(Records drawn from a collection)
★ ★ ★ ★

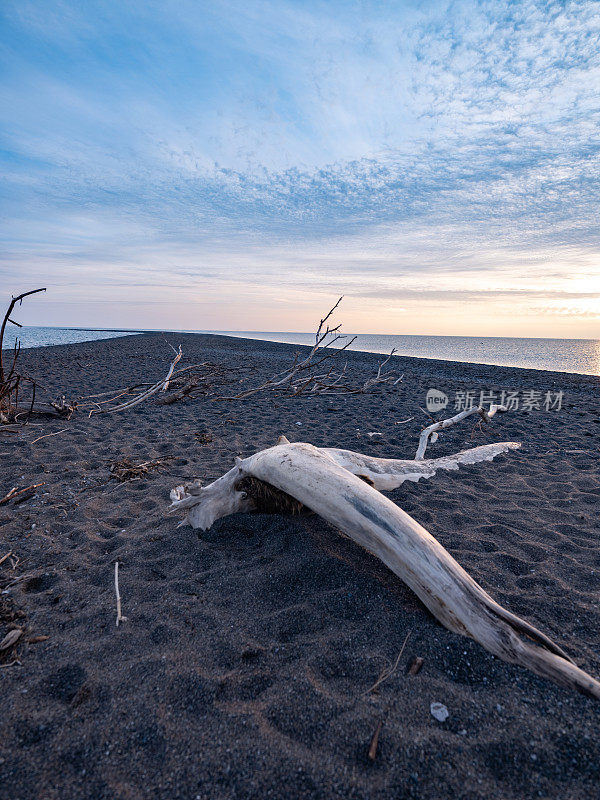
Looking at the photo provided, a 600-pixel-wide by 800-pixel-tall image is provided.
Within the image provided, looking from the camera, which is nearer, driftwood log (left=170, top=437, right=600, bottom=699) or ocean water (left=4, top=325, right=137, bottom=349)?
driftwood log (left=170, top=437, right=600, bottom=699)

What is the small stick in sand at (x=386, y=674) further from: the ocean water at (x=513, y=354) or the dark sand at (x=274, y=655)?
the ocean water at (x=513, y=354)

★ ★ ★ ★

> **Instructions to follow**
Quote the text of the material above word for word, omitting the pictures.

> **Solution to this exercise**
Looking at the photo provided, a 600-pixel-wide by 800-pixel-tall image is provided.
Within the image provided, looking from the camera, which is nearer, driftwood log (left=170, top=437, right=600, bottom=699) or ocean water (left=4, top=325, right=137, bottom=349)?
driftwood log (left=170, top=437, right=600, bottom=699)

What is the small stick in sand at (x=386, y=674) further from: the ocean water at (x=513, y=354) or the dark sand at (x=274, y=655)?
the ocean water at (x=513, y=354)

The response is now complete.